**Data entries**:
.....

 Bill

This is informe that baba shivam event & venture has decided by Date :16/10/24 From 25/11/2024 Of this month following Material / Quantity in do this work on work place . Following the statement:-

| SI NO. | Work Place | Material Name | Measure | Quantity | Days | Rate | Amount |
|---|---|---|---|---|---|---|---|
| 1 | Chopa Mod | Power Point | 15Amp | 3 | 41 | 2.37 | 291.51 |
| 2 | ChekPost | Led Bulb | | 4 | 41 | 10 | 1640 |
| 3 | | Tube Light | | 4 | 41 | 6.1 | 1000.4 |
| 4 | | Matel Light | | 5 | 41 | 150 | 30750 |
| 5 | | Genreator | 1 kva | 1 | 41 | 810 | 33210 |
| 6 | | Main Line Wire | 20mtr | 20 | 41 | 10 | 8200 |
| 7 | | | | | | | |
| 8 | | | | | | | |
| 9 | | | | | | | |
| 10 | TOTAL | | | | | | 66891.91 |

.....

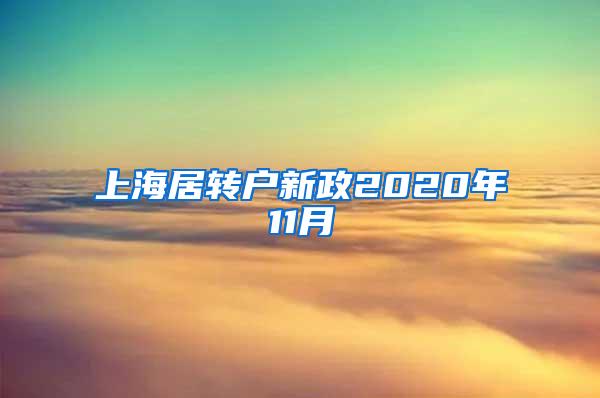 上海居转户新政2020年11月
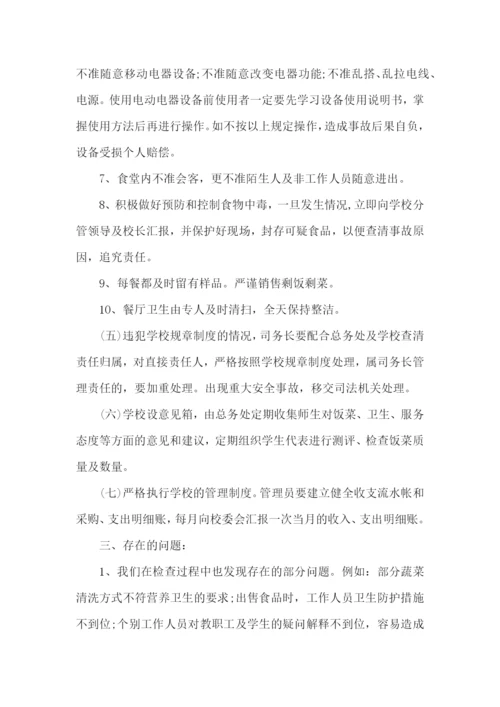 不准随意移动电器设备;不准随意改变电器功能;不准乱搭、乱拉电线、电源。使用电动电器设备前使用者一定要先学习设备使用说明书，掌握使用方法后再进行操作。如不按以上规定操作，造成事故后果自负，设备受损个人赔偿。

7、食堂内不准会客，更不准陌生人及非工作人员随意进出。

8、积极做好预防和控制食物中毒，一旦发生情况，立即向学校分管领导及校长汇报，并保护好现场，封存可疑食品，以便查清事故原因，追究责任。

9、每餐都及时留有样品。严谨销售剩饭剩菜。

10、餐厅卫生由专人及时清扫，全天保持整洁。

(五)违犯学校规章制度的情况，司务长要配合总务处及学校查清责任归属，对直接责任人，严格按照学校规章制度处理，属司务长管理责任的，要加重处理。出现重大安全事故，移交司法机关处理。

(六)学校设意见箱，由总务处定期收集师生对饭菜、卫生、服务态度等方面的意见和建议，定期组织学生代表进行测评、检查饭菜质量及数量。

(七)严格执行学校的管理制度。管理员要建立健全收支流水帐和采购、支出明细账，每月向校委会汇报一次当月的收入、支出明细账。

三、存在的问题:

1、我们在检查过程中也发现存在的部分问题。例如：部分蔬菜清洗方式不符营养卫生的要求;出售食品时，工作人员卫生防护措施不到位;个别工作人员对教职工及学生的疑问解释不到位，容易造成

.....

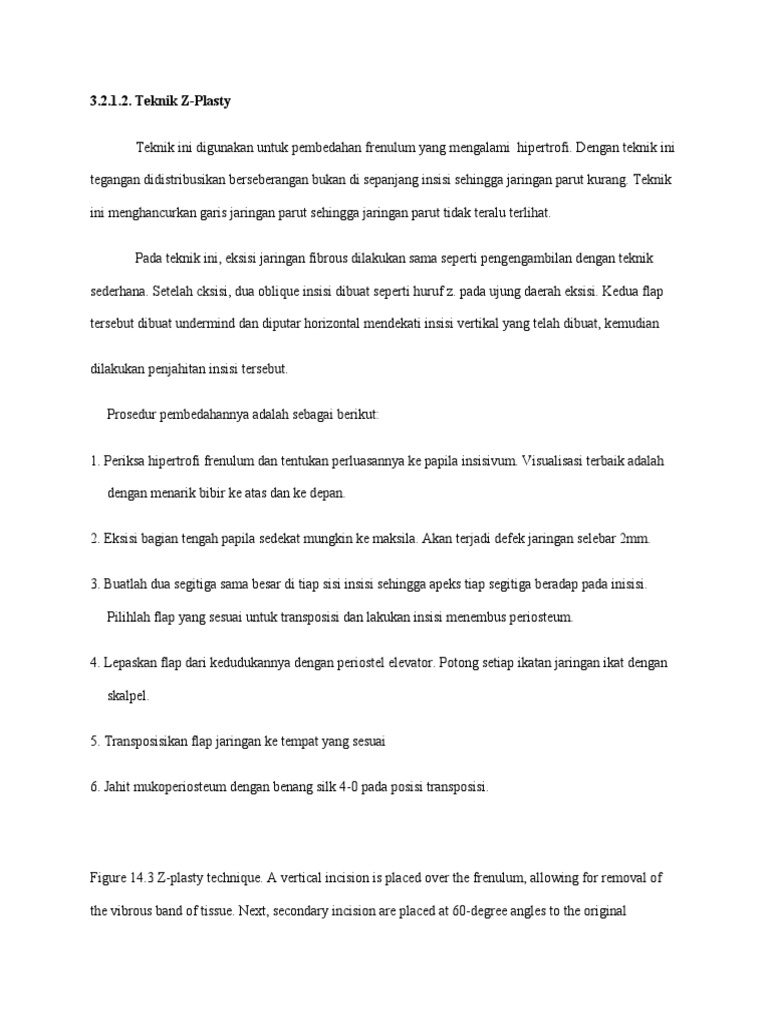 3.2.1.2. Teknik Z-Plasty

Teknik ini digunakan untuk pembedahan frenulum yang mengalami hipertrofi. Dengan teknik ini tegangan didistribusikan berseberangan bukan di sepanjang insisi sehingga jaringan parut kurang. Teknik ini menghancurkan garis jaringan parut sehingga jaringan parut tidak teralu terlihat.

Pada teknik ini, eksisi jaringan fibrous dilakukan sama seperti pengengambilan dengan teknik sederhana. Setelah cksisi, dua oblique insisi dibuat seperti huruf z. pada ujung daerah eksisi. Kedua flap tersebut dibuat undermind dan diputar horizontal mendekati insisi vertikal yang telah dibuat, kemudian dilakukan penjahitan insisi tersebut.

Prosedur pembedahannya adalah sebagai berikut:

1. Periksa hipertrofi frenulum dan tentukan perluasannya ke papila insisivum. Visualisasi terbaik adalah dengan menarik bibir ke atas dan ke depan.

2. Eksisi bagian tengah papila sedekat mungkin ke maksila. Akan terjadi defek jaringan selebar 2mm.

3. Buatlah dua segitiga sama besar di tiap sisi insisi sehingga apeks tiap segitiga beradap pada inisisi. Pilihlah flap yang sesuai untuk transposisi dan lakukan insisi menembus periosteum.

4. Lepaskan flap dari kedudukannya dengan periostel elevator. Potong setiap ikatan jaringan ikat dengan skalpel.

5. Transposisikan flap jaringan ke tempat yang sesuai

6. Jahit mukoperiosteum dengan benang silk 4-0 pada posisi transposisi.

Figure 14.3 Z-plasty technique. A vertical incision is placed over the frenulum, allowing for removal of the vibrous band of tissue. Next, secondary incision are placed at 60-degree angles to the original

.....

**AIM OF THE TASK**: In the entries above, find the line holding "2.37 | 291.51 |" and the line holding "10 | TOTAL |"; print both of them and every line between, exactly, and nothing else.

**TASK RESPONSE**:
| 1 | Chopa Mod | Power Point | 15Amp | 3 | 41 | 2.37 | 291.51 |
| 2 | ChekPost | Led Bulb | | 4 | 41 | 10 | 1640 |
| 3 | | Tube Light | | 4 | 41 | 6.1 | 1000.4 |
| 4 | | Matel Light | | 5 | 41 | 150 | 30750 |
| 5 | | Genreator | 1 kva | 1 | 41 | 810 | 33210 |
| 6 | | Main Line Wire | 20mtr | 20 | 41 | 10 | 8200 |
| 7 | | | | | | | |
| 8 | | | | | | | |
| 9 | | | | | | | |
| 10 | TOTAL | | | | | | 66891.91 |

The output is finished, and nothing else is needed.